I told him because it looked like how I felt, that each brushstroke shines like a gem, and all together they become mottled and hideous, that it is at once repellant and engaging, and both of them because I understood how the painter felt, exactly.

That's all I remember from the dream.

Sunday, March 8, 2009

HA HA HA HA HA HA




And now he will transform, ha aahahaha oh god I am so cool.














Aww the last one came out blurry.
His name is Lockdown, he's a new character created for the recent cartoon, Transformers Animated. He was my birthday present to myself.

Here's another picture of some crap I have:

Meh, it's not a good picture. Oh well. Most of this stuff I got from 50元 vending machines, which are apparently called something like gatchapon machines in Japanese. Man they're all over the place and they're awesome. 50 NTD is a little less than a buck fifty, but that value doesn't exactly translate perfectly, since the cost of everything isn't a perfect scale representation of the cost values in the States. 50 NT here is more like...75 cents in the States, as far as product pricing actual value, as judged by the cost of living. At least for me, since native English speaking teachers get paid a pretty high wage.
I'm rambling.

UHHHHHH

Oh, this will seem exciting. I fell off the bike several weeks ago and skinned my knees and left palm. They've mostly healed, but they're still tender. Uhhhm. Oh and then, last night, well, afternoon, while we were heading down, all three of us on the bike at once (as we often do), the bike like...exploded.
It felt like we'd run over something, as the bike jolted, and we all heard "tink, tink, tink" as something metal bounced away from us across the road. We stopped and I investigated the component which turned out to be a large spring, from the right side of the rear shocks.
So the bike's in the shop 'til Monday. Which is tomorrow! Yay. Hopefully the blasted thing will have less handling problems now. It was getting finicky.
The repairs cost something like 3500元 (which is just about 100$) so thankfully not an issue.

I'm currently looking for work again, although I think I've found something. With luck by the next post I'll be employed again.
I emailed a place and then had like, a problem when they emailed me back. I get so bleak when I think about interviewing. I get so...nervous is not quite accurate, paralyzed with despair is more like. It's totally retarded and it bugs the hell out of me; I just have so much difficulty imagining anything...working...right. Like the way it's supposed to. But no matter, it always works out in the end, once I get over the jitters. Of course I hate hearing that at the time. I hate the word "jitters," actually.

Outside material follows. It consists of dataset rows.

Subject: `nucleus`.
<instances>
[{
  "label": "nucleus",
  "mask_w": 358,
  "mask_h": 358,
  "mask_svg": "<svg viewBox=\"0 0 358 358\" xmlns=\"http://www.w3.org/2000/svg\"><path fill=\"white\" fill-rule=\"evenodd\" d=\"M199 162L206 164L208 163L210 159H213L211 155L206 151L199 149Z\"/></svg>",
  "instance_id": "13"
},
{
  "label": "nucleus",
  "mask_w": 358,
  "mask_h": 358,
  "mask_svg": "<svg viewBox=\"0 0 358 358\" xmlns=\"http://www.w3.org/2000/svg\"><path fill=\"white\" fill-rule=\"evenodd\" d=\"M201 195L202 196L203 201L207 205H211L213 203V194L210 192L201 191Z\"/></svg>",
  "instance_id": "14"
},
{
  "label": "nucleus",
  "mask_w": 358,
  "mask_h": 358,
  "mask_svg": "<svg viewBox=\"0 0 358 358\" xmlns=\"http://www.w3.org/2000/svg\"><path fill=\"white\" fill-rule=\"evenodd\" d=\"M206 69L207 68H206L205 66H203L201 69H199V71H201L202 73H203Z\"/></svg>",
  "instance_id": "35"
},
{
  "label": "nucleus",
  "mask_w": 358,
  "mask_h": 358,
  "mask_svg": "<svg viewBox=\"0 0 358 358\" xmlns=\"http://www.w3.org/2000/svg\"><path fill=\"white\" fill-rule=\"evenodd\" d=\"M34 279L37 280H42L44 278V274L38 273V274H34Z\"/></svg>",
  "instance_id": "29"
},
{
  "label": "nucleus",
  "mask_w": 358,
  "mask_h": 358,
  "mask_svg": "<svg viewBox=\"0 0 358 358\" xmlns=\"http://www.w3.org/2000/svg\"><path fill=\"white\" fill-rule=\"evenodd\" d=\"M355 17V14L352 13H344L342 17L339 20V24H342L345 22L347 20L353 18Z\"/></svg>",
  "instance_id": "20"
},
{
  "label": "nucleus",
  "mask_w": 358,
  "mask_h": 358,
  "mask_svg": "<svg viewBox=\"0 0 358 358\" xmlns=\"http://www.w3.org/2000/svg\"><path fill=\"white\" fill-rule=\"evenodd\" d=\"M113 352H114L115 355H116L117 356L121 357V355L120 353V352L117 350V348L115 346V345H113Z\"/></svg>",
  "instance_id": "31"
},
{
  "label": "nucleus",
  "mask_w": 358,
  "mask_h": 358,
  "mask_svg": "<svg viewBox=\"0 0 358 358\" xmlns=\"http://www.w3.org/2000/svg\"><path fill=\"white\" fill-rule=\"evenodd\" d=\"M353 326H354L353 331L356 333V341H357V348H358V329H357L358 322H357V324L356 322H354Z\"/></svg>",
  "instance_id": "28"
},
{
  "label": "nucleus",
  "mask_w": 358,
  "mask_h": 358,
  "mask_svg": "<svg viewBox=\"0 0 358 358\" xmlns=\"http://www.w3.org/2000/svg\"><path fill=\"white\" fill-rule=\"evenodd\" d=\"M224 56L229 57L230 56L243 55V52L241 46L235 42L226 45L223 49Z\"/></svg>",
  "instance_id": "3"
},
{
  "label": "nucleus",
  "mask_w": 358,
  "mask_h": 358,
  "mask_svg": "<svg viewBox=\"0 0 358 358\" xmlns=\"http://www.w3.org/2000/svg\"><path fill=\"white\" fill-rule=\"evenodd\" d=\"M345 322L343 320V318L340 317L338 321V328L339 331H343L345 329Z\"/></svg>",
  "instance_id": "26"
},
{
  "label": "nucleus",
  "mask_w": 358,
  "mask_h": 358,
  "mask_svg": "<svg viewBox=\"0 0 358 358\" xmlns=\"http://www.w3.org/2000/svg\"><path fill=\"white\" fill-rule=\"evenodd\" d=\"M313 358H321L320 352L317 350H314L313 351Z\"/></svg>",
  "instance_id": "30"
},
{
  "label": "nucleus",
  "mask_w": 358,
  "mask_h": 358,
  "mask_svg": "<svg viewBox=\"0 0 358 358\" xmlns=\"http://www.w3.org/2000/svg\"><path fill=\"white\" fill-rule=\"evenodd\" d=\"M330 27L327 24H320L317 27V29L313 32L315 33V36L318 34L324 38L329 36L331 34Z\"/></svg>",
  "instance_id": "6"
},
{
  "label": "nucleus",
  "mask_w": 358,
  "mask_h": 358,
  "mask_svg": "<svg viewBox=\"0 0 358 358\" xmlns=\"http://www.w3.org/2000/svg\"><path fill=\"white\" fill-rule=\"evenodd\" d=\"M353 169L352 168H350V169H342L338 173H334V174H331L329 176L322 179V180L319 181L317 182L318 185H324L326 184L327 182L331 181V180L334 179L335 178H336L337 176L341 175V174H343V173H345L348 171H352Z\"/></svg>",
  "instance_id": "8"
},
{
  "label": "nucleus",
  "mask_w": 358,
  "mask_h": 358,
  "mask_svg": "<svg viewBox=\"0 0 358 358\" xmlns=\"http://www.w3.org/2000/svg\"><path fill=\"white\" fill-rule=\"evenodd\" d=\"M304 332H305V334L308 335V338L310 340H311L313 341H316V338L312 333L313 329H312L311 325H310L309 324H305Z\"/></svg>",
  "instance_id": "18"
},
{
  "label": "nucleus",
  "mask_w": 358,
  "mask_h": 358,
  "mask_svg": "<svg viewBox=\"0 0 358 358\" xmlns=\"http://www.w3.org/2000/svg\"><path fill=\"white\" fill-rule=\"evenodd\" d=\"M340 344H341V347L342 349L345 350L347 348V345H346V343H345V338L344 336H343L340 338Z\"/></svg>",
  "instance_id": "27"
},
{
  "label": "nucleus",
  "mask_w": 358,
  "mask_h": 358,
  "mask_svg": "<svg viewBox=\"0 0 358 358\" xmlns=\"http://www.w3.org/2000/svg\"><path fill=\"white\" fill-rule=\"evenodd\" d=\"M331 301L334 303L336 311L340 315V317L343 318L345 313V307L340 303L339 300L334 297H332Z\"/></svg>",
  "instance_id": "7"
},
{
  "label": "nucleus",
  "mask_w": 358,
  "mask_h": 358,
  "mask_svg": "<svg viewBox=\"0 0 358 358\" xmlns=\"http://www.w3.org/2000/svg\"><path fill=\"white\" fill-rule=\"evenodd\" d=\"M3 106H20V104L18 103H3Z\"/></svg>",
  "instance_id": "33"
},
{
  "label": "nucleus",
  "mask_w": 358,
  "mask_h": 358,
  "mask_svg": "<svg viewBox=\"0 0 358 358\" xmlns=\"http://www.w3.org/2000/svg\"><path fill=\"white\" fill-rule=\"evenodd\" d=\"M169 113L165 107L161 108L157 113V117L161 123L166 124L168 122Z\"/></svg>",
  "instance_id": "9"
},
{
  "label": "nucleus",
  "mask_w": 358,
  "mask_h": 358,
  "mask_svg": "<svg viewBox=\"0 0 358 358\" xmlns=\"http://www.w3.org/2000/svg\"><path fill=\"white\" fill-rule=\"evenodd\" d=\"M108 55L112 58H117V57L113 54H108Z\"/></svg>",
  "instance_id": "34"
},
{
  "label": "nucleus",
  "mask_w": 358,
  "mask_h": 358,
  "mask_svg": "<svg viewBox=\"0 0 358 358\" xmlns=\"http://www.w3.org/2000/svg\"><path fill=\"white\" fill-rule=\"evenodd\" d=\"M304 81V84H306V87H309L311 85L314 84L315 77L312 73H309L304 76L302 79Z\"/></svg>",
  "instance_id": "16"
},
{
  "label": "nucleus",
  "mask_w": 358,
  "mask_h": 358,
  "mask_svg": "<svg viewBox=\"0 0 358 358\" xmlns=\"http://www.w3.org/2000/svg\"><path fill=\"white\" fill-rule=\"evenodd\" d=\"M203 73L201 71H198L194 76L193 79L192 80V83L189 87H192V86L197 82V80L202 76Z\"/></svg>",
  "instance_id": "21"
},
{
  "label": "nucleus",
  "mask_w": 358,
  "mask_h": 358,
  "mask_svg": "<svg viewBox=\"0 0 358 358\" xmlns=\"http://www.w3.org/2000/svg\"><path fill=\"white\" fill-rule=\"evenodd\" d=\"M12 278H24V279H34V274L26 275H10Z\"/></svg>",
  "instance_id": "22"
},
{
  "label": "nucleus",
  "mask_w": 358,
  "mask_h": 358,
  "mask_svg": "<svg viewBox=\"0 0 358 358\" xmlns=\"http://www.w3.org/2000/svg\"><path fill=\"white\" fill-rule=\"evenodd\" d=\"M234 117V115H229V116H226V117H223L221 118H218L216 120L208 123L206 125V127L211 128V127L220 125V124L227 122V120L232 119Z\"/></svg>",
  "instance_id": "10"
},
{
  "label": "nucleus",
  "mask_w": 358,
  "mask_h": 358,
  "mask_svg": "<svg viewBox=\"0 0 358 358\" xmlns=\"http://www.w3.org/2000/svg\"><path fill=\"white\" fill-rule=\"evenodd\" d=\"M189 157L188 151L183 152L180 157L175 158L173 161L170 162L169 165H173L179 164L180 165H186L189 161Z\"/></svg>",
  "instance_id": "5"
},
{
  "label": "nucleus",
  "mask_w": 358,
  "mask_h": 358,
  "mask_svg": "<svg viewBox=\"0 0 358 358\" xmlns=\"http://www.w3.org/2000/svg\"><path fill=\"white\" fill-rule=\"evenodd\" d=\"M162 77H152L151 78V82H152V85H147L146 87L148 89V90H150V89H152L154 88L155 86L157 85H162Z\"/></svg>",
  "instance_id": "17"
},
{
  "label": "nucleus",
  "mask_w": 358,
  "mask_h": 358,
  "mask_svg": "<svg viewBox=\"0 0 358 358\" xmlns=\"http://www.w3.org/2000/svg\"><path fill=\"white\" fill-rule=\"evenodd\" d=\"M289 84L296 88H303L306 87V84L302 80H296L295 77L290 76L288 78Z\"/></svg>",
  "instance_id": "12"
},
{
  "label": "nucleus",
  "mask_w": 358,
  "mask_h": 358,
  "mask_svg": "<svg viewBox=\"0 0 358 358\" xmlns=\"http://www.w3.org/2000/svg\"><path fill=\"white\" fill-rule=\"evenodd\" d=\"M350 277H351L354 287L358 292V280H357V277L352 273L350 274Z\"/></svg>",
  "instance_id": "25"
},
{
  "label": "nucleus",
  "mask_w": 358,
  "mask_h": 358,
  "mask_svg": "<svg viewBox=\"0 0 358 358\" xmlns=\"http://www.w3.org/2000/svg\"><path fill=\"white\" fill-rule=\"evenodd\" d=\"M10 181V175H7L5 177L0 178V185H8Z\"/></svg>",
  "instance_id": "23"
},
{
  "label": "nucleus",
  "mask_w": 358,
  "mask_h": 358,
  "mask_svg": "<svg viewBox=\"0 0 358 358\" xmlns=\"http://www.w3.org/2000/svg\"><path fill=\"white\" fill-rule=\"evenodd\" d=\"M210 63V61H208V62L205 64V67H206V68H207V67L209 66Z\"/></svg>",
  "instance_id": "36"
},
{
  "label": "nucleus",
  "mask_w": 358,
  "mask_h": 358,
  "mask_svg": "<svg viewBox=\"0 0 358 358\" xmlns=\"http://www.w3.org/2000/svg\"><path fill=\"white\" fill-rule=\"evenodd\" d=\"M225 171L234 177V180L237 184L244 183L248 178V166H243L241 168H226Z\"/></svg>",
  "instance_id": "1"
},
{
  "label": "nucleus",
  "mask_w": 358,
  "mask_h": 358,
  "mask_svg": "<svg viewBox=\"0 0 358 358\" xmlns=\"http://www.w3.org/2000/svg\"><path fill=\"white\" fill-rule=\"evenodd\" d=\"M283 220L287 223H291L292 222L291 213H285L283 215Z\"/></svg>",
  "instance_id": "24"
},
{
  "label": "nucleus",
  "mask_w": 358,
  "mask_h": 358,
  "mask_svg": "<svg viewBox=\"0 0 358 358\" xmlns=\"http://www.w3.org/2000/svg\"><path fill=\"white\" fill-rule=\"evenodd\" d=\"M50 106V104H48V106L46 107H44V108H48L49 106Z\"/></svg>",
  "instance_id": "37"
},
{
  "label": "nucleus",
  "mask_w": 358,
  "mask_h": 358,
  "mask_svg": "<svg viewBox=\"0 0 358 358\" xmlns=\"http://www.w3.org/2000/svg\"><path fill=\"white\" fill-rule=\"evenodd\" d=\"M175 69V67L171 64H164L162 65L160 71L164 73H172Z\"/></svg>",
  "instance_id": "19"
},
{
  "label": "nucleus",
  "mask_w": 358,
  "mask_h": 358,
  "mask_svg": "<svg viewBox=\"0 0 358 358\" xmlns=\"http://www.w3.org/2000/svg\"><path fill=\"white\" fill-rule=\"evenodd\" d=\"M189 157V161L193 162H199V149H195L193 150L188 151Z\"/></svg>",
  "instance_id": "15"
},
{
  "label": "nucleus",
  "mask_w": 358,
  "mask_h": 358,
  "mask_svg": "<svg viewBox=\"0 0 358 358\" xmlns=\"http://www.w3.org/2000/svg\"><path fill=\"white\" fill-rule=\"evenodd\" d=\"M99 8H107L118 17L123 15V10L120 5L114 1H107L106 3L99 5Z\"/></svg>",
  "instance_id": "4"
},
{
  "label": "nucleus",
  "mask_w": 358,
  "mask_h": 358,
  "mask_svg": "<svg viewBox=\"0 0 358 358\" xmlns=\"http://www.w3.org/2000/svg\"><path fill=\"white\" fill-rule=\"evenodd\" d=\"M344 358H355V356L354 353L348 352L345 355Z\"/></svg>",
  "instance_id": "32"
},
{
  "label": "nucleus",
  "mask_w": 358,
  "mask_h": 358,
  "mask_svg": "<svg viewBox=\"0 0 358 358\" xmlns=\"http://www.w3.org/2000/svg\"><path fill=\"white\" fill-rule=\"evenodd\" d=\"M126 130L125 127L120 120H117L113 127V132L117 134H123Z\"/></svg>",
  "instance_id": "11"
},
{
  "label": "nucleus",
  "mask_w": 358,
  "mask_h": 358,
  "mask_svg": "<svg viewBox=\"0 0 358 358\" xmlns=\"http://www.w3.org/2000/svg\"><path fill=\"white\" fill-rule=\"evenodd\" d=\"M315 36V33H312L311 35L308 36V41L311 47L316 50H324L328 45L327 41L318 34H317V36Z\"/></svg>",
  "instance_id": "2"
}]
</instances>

The above paragraph isn't really... it's me trying to describe a fleeting feeling, something very much like creative block, only it manifests in the productive realm of my life. It's not...it's people, really. It's not universal, like how some people are afraid of success or whatever, any time they take a forward step or try to do anything...I wanna say "good," but then I remember all I'm talking about is interviewing for a job.
Interviewing for a job, getting a job isn't "good" isn't "progress," it's not inherently a forward step. It's a means to an end, and as such means very little to me (in terms of stress). It's the god damned people. Dealing with people when I know from experience that they are going to be small-minded, petty, uncreative and/or jealous drives me a little crazy in anticipation of the experience. Beating one's head against a brick wall is not fun, and gets increasingly difficult to convince myself to continue with each repeated occurrence.

But it's all fine if I have enough time to steel myself beforehand.